Spiritual language is self-edifying
He who speaks in a tongue edifies himself… (v. 4)
When we speak in tongues, there is an edifying-or building up-of ourselves. That doesn’t mean that people who speak in tongues are not interested in loving the lost and serving others. The Word says: “But you, beloved, building yourselves up on your most holy faith, praying in the Holy Spirit, keep yourselves in the love of God, looking for the mercy of our Lord Jesus Christ unto eternal life” (Jude 20-21). It goes on to say to have compassion for the lost, and reach out to those who need to be drawn from the threat of eternal loss into life in Jesus.
Spiritual language is also an occasion in which we may welcome the Encourager or the Comforter, the Holy Spirit, who comes alongside to help us. (Paraclete is the term.) As we pray in the Spirit, He flows refreshing to us. There is no human explanation for the supernatural infusion of His encouragement and strength into our being when we pray in the Spirit.
Spiritual language expands the dimensions of our praise and intercession
For we do not know what we should pray for as we ought, but the Spirit Himself makes intercession for us… (Rom. 8:26)
There is power in our praise when it becomes an instrument in the hands of the Spirit to drive back the works of darkness. Praise is an instrument of warfare and intercession, and it is loathed by the Adversary. The Bible in Romans 8:26-27 says that we often don’t know how to pray as we should, but the Holy Spirit knows the mind of the Father pertaining to the circumstance, and He will enable us to pray exactly the way we need to, beyond our human capacities.
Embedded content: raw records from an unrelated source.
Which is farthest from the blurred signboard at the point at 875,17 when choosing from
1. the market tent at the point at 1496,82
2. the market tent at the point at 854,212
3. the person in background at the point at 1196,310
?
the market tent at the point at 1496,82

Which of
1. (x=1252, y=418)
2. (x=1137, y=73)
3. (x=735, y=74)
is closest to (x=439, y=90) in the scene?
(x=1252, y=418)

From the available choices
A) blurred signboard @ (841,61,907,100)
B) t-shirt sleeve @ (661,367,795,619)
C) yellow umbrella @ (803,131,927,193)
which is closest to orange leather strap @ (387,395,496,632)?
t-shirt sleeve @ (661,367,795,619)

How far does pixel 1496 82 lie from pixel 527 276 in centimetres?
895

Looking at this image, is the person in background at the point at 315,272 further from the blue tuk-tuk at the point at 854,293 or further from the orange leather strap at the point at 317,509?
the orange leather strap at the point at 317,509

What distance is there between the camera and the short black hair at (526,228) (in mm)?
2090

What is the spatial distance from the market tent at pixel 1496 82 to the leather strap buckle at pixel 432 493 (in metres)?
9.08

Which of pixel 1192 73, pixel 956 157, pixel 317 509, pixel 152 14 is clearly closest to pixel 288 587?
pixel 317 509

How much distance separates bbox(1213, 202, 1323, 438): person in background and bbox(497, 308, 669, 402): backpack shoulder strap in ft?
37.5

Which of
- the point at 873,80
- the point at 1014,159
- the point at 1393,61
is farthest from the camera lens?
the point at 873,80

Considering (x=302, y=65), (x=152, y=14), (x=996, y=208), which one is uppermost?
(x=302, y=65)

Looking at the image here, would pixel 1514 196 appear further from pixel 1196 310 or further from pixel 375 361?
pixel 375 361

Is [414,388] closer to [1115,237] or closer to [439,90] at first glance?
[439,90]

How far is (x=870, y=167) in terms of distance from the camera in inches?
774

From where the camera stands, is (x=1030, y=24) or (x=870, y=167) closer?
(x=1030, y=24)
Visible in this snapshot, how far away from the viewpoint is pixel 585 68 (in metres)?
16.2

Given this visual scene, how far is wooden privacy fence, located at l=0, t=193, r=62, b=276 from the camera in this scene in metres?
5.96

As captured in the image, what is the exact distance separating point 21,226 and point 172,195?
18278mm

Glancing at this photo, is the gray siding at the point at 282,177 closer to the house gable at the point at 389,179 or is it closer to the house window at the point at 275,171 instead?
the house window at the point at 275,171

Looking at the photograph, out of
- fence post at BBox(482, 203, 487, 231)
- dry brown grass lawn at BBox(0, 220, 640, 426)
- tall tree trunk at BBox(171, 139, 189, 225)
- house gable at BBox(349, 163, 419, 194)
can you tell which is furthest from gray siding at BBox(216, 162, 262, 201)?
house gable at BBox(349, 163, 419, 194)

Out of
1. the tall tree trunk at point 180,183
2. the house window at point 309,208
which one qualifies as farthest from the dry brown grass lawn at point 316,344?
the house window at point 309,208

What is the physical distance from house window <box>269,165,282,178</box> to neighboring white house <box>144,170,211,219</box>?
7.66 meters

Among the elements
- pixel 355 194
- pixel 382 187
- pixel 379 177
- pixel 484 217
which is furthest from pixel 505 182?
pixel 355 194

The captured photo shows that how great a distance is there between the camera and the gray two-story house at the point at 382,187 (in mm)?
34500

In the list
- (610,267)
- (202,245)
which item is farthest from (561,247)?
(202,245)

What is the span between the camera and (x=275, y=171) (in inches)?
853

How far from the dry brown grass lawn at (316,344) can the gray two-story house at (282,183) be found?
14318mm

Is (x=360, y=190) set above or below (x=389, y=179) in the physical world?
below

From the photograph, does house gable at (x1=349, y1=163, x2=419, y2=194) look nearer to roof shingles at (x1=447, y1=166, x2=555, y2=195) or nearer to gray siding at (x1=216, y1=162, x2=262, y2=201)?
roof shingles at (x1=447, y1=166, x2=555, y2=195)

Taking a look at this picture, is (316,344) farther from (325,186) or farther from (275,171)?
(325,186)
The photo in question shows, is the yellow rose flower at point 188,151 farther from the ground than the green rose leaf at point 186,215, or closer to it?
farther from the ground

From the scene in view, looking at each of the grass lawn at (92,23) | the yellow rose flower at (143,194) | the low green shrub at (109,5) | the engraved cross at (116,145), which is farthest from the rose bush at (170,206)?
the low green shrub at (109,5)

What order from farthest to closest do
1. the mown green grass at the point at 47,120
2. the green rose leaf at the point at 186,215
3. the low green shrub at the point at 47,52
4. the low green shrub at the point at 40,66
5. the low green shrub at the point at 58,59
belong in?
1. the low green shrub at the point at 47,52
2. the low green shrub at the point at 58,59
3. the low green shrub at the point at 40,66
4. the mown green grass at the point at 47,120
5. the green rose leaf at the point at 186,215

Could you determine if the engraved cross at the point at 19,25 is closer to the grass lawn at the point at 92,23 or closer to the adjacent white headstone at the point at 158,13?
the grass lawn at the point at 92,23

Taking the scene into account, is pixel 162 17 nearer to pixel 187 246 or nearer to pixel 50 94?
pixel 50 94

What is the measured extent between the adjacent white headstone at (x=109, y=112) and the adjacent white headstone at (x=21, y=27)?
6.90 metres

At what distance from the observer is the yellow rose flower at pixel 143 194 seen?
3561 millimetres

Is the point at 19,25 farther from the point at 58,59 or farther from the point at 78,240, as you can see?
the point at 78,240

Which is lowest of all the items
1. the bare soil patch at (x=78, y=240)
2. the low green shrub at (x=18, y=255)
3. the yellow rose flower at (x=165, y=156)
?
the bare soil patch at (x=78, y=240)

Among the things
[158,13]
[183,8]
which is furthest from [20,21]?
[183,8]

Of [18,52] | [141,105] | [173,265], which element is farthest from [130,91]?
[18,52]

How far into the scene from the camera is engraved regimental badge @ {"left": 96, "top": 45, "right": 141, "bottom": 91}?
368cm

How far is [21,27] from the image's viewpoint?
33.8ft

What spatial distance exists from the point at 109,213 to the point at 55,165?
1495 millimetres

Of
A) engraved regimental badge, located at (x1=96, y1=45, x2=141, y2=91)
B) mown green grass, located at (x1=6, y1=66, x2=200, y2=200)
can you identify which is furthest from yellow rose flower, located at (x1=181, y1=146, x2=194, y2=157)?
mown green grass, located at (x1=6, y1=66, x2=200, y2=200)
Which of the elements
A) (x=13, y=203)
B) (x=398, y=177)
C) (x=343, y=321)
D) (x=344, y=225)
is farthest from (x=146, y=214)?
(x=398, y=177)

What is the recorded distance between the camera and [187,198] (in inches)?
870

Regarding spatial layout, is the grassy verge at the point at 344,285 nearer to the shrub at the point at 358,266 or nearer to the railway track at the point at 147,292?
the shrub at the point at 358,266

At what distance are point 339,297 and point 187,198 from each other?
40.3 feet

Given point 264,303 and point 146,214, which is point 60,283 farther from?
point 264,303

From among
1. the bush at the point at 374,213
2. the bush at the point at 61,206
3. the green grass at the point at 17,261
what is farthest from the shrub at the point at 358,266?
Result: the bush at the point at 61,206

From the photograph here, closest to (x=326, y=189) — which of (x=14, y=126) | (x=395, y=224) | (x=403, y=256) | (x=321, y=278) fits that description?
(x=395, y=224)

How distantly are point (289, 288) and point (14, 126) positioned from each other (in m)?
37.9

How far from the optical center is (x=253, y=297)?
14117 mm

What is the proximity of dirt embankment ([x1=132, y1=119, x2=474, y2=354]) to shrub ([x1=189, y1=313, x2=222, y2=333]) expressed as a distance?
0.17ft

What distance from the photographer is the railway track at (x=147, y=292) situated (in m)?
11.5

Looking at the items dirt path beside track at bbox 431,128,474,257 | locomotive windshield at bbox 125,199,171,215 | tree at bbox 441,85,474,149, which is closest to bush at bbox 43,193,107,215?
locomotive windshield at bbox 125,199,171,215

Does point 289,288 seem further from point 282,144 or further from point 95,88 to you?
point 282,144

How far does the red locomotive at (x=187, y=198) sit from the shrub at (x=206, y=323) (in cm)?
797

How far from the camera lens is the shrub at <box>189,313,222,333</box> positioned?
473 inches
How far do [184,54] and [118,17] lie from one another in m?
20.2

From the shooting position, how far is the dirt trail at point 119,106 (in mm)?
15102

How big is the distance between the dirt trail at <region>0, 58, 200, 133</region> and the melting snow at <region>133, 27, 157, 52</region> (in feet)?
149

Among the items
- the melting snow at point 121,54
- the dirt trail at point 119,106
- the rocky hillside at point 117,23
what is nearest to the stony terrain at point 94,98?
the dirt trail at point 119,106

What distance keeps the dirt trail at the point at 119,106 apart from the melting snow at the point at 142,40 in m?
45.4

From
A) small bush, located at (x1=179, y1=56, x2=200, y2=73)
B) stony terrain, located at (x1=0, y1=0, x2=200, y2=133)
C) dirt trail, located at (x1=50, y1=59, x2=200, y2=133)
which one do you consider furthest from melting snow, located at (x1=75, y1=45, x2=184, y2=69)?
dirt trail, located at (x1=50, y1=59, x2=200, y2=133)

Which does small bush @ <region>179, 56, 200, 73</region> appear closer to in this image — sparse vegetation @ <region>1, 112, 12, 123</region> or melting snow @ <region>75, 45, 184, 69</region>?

When we look at these benefits of spiritual language, we see in the Word why, on the day the Church was born, the Lord gave everybody a release in spiritual language. I don’t believe it was to prove to them that the Holy Spirit had come; the love of God overflowing their hearts would have done that. Nor was it to demonstrate that the power of God had come. Over each of their heads could be seen fire from Heaven that had come to energize. I believe spiritual language was given not as a proof but as a resource they would need in order for the Church to be the Church.
I will never argue against the idea that tongues are an evidence of the baptism of the Spirit, because I think there is sufficient evidence for that. But the Lord did not give us spiritual language as a point of argument for the Church. He gave it as a resource to capacitate the Church. The Holy Spirit, who has come to dwell in us, wants to overflow every one of us and, in that overflow, to release His spiritual language.